**SHORT EXERCISE:** Reproduce, word for word, the part of the debt and tax note that opens with the words containing "Amounts outstanding under" and closes with "April 30, 2001.".

**DOCUMENT SECTION:**
In general, the Company plans to continue to invest the undistributed earnings
of its foreign subsidiaries in those businesses, and therefore no provision is
made for taxes that would be payable if such earnings were distributed. At April
30, 2001, the undistributed earnings of foreign subsidiaries approximated $44.1
million and, if remitted currently, would result in additional taxes
approximating $6.8 million.
Notes Payable and Debt
Long-term debt consisted of the following at April 30:
Dollars in thousands 2001 2000
- -------------------------------- ------------- -----------
Term Loan Notes Payable Due
October 2001 Through 2003 $ 95,000 $125,000
Less: Current portion of
long-term debt (30,000) (30,000)
---------- ----------
$ 65,000 $ 95,000
--------- ----------
The weighted average interest rate on the term loan was 6.68% and 5.89% during
2001 and 2000, respectively; and 5.24% and 6.44% at April 30, 2001 and 2000,
respectively.
The Company has a $145 million credit agreement expiring on October 31, 2003,
with eight banks. The credit agreement consists of a term loan of $95 million
and a $50 million revolving credit facility. The Company has the option of
borrowing at the following floating interest rates: (i) Eurodollars at a rate
based on the London Interbank Offered Rate (LIBOR) plus an applicable margin
ranging from .15% to .30% depending on certain coverage ratios; or (ii) dollars
at a rate based on the current certificate of deposit rate, plus an applicable
margin ranging from .275% to .425% depending on certain coverage ratios; or
(iii) dollars at the higher of (a) the Federal Funds Rate plus .5% and (b) the
banks' prime rate. In addition, the Company pays a facility fee ranging from
.10% to .20 % on the total facility depending on certain coverage ratios.
In the event of a change of control, as defined, the banks have the option to
terminate the agreement and require repayment of any amounts outstanding.
Amounts outstanding under the term loan have mandatory repayments as follows:
Dollars in thousands 2002 2003 2004
- ----------------------- ------- --------- --------
$30,000 $30,000 $35,000
The credit agreement contains certain restrictive covenants related to minimum
net worth, funded debt levels, an interest coverage ratio, and restricted
payments, including a cumulative limitation for dividends paid and share
repurchases. Under the most restrictive covenant, approximately $89 million was
available for such restricted payments as of April 30, 2001.

**DATA ENTRIES:**

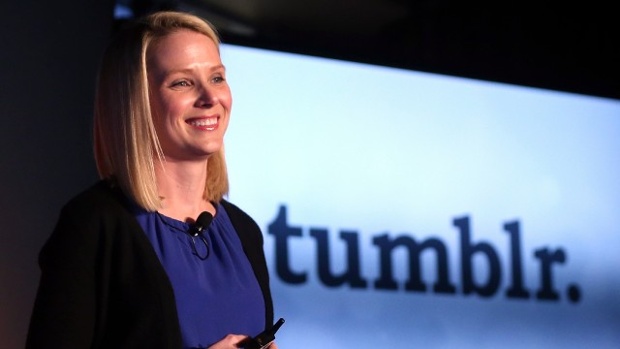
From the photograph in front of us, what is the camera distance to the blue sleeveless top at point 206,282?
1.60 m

==

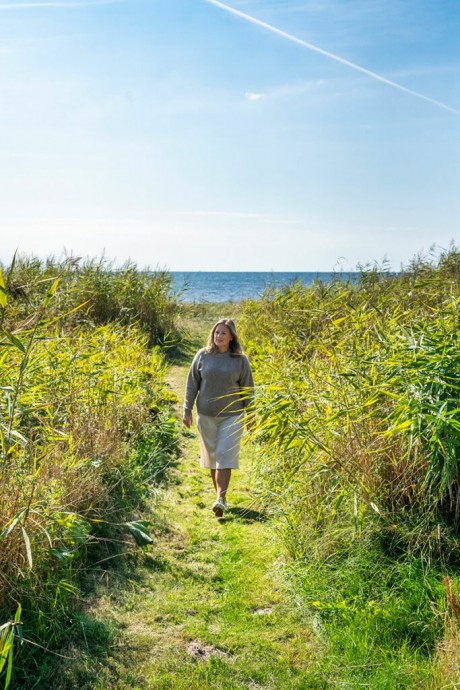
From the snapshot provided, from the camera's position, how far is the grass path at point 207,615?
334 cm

**CORRECT RESULT:**
Amounts outstanding under the term loan have mandatory repayments as follows:
Dollars in thousands 2002 2003 2004
- ----------------------- ------- --------- --------
$30,000 $30,000 $35,000
The credit agreement contains certain restrictive covenants related to minimum
net worth, funded debt levels, an interest coverage ratio, and restricted
payments, including a cumulative limitation for dividends paid and share
repurchases. Under the most restrictive covenant, approximately $89 million was
available for such restricted payments as of April 30, 2001.